(May 26, 2022 at 12:14 am)Belacqua Wrote:(May 25, 2022 at 8:09 pm)emjay Wrote: Sorry, how does this follow from what I've said? You don't become a Christian just by being aware of the existence of Christianity... and I wouldn't have become a Christian as a child without the active influence of my parents. Ie I wouldn't have become a Christian just by what I passively picked up from society... media... school etc.. unless I was specifically curious/interested which I was not.
The thread topic, as I understood it, asks "At what age should a child be introduced to religion?"

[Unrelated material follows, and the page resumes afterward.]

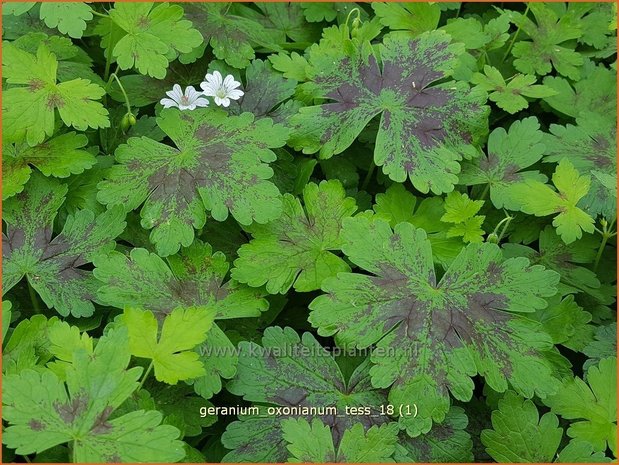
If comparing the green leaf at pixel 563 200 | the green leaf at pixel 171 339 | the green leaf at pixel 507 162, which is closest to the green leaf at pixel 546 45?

"Introduced to" casts rather a wide net, I think. When a child asks "why do those women have their faces covered?" or "why did the new President put his hand on that book?" the answers will involve religion. Giving the child an honest and age-appropriate answer will include introducing them to religion.
Maybe you were thinking about a more targeted sort of introduction -- the sort of introduction in which there is a danger that the child will believe the religion is true.
Religious people believe their religion is true. When a Shinto priest teaches his children that the rocks and trees have kami in them, he is not, in his own view, indoctrinating them. He is teaching them what's true.
No doubt flat-earthers would like us to wait and not teach our children the earth is round until the kids are about age 12 or so, and are old enough to make up their own minds. Then the education should be given in a balanced way by neutral, government-approved education specialists. But I don't think so -- if a kid asks me what shape the earth is, I'm going to tell him what I think is true.
Great. You've mastered the fine art of equivocating and playing dumb. What's next on your list? Smashing straw men for fun and profit?